The High Court has rejected a claim against national firm Leigh Day from a former client unhappy about the outcome of her father’s inquest. Mrs Justice Andrews agreed with the firm that it was unclear at times even what the claimant was complaining about and that none of the allegations of professional negligence ‘came even close’ to being established.

The claimant was the daughter of an 86-year-old man who died following treatment at a Leicester hospital in 2007. Leigh Day represented Gabriele Shaw at the subsequent three-week inquest, following which the coroner decided that the death was the unintended consequence of a therapeutic procedure and that the patient knew the risks before he agreed to surgery.

Against the advice of her lawyers, Shaw started proceedings for judicial review as a litigant in person, an application which was dismissed by a divisional court.

In Shaw v Leigh Day, Mrs Justice Andrews described the claim as being expressed in ‘extremely broad terms’, where Shaw alleged the firm failed to use the inquest as an opportunity to establish the facts and information that would have aided a subsequent clinical negligence claim.

The judge stressed that it was not enough in negligence cases to show that a different solicitor might have taken a different course. In addition, legal representatives at an inquest could not be held in breach of duty to their client if the coroner determines that certain evidence is not to be admitted or precludes a certain line of questioning from being pursued.

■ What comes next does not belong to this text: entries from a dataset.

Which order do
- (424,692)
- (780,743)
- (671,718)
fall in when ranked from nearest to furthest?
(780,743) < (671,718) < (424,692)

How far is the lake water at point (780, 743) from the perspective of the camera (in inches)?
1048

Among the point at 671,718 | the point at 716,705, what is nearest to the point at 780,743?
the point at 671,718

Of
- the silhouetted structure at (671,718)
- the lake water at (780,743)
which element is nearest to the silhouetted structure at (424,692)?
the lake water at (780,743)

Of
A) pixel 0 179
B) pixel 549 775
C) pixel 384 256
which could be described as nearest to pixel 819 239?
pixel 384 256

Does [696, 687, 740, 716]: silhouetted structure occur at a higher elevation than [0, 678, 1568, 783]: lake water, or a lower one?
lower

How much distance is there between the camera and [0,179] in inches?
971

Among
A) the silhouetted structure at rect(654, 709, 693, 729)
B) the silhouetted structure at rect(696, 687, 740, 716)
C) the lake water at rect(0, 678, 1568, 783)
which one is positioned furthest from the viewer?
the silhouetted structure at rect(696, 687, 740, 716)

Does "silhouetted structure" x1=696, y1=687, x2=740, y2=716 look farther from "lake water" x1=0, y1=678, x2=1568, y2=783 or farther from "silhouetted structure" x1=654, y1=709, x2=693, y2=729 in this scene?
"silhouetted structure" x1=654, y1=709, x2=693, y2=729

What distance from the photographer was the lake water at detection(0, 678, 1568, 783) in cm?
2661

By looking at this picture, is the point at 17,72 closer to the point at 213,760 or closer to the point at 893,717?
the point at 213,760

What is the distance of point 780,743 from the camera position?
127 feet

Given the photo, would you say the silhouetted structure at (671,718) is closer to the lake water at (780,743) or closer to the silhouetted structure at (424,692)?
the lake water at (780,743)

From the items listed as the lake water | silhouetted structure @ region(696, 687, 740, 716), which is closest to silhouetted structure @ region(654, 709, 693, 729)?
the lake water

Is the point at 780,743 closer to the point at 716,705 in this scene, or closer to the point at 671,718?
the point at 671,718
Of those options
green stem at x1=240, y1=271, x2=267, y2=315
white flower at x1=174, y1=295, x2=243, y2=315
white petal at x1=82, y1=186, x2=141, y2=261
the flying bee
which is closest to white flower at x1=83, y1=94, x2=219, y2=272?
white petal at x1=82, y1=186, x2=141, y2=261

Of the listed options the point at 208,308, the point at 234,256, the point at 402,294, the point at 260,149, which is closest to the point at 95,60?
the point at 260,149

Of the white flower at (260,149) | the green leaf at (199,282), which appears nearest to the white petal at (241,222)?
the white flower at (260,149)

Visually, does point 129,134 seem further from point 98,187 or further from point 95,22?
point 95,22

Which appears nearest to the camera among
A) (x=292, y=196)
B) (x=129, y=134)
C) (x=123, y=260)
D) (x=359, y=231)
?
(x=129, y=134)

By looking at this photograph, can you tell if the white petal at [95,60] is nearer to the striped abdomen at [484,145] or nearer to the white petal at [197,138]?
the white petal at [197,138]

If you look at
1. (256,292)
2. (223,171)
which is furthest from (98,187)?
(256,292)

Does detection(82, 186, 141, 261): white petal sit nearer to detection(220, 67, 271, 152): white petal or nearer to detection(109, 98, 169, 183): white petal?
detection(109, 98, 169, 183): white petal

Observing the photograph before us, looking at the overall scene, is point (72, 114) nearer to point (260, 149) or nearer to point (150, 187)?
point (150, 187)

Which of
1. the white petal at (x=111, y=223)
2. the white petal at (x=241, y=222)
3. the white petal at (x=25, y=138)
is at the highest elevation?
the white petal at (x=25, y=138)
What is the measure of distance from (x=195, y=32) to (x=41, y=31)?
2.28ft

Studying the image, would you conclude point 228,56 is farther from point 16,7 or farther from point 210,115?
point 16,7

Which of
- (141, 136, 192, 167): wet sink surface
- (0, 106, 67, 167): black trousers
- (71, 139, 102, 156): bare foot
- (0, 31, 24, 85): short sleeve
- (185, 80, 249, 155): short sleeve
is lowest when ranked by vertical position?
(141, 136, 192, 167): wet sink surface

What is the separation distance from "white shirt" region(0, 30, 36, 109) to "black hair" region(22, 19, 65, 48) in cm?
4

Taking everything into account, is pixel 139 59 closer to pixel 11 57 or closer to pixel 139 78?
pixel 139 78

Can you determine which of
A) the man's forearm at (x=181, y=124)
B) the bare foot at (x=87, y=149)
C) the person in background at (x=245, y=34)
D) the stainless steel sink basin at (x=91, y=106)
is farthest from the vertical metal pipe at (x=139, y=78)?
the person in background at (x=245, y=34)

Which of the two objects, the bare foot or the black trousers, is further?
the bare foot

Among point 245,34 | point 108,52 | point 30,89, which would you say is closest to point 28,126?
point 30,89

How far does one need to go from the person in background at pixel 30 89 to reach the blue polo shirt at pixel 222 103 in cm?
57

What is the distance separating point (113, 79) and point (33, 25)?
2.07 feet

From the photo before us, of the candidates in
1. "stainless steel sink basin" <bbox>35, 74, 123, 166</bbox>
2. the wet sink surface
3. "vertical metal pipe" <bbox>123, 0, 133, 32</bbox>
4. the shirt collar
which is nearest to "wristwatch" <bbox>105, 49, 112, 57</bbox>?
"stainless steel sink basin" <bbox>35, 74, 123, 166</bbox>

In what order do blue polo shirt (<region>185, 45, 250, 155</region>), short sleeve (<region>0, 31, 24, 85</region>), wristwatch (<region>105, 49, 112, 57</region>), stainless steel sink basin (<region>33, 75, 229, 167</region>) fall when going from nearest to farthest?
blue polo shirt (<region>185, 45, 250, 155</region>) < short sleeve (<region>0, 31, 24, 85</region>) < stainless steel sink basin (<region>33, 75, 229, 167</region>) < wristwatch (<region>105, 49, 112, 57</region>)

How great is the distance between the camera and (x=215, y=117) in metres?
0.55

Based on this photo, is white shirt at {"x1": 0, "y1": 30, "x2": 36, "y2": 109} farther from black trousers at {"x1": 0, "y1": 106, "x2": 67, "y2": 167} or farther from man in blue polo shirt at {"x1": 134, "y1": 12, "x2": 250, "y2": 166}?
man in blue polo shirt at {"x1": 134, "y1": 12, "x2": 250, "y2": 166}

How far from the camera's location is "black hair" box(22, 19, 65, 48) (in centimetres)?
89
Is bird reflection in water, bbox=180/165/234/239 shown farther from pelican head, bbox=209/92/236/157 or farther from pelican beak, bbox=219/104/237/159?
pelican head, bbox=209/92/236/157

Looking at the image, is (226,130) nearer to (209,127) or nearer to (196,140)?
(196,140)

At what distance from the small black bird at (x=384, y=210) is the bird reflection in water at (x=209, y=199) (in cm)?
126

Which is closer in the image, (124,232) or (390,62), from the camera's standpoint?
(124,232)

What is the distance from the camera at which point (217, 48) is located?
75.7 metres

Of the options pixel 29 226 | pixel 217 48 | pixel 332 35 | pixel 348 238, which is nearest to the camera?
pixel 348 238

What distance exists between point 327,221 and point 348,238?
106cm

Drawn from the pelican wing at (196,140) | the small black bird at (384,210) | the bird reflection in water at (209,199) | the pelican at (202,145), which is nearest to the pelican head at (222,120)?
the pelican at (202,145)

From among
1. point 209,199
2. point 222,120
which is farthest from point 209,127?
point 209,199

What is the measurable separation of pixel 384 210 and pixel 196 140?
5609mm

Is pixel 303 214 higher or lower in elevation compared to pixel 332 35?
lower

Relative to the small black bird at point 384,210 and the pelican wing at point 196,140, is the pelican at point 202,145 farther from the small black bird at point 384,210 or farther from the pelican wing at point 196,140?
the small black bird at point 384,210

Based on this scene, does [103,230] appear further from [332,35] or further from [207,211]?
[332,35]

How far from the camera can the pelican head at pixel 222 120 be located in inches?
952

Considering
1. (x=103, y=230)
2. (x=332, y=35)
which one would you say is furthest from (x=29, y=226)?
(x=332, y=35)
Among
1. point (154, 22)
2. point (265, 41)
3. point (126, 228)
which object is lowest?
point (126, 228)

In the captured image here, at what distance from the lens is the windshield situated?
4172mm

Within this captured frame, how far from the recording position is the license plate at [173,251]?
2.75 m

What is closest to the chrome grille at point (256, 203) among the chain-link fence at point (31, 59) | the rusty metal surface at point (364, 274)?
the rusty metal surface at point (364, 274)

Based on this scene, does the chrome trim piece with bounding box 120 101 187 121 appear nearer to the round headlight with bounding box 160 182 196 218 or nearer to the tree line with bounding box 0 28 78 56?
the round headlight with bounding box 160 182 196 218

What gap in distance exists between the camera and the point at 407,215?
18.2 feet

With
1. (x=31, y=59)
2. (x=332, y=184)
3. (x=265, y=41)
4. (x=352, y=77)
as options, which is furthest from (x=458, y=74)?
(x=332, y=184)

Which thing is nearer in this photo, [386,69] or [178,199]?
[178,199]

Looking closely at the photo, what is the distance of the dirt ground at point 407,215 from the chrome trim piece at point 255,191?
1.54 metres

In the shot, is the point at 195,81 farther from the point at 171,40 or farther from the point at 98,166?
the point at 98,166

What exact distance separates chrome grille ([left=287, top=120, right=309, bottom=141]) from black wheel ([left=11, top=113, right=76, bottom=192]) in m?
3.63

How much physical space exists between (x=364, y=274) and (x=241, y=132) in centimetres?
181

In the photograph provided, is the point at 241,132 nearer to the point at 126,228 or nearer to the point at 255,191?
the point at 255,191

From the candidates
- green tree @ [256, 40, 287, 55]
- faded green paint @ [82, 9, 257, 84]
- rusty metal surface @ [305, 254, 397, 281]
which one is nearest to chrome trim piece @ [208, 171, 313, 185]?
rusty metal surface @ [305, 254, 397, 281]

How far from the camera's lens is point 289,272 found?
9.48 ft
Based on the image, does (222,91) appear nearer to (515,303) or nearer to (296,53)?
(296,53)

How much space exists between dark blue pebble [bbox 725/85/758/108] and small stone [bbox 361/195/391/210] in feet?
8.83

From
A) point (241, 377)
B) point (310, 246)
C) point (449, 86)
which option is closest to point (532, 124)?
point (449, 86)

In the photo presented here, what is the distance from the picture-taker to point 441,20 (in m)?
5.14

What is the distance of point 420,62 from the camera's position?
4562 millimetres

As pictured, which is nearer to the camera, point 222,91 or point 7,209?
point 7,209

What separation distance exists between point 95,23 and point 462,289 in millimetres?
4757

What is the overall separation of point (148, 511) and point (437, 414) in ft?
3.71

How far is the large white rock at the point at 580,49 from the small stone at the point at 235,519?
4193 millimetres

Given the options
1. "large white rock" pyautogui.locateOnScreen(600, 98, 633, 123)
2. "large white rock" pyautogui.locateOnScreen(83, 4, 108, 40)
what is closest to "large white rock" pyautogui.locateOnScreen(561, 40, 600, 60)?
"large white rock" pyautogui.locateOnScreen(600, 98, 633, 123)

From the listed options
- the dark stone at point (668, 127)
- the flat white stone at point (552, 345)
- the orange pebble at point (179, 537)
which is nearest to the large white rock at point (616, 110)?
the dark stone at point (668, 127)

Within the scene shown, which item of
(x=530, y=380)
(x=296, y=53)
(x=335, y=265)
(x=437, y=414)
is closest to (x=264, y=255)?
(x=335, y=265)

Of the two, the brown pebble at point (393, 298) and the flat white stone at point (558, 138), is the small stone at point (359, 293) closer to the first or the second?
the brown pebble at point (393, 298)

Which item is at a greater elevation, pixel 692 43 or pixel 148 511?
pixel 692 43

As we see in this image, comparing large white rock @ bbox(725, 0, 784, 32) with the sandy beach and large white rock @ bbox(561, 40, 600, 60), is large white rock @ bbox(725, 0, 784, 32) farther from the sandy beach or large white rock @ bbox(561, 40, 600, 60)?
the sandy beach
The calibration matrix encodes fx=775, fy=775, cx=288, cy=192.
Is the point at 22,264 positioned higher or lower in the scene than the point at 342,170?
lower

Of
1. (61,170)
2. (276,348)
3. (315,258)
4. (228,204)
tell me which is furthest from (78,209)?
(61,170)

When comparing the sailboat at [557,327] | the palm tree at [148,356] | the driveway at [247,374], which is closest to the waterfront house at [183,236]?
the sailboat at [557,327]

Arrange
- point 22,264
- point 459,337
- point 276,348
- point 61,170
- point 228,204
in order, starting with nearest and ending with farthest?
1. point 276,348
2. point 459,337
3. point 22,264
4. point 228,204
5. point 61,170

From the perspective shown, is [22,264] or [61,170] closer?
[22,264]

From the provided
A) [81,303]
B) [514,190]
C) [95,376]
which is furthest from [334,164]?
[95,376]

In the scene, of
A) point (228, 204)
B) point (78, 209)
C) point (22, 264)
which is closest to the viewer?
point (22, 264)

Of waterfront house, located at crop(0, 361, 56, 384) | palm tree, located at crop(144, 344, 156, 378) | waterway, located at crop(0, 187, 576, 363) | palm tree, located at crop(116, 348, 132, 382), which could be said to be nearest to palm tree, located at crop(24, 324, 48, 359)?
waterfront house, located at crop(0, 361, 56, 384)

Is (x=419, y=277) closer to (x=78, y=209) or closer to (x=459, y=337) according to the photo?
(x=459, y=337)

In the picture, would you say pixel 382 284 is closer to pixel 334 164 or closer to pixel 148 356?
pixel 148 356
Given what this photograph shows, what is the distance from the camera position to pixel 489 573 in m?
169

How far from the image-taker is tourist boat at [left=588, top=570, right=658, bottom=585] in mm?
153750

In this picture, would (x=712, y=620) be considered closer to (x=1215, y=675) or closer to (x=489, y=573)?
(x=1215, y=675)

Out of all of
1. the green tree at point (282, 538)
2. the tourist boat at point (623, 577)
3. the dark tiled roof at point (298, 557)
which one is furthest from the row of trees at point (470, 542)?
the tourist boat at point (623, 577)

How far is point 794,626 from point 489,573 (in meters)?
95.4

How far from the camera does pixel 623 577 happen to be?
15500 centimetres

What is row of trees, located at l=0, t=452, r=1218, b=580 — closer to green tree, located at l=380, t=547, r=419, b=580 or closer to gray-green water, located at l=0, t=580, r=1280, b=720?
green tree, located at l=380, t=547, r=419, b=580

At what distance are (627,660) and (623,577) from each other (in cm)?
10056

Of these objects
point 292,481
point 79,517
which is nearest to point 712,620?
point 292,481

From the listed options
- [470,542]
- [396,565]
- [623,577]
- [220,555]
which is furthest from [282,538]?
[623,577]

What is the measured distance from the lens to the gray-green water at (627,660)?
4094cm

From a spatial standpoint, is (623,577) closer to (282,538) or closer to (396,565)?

The judge added: ‘It is one of the more extraordinary features of this case that Mrs Shaw was constrained to concede in cross-examination that there was no evidential basis (whether cogent or otherwise) for any of the propositions that she criticised Leigh Day for not having pursued.’

While the judge rejected any suggestion that proceedings were financially motivated, she ruled there was no legitimate basis for criticism of Leigh Day’s performance. The firm had not promised that the claimant would obtain answers to her many questions about her father’s death, nor was it obliged to obtain them.

Criticism of Leigh Day for not challenging assertions made by the trust was ‘both unfair and misguided’. Mrs Justice Andrews ordered that the claimant could not recover any costs from bringing the failed JR challenge.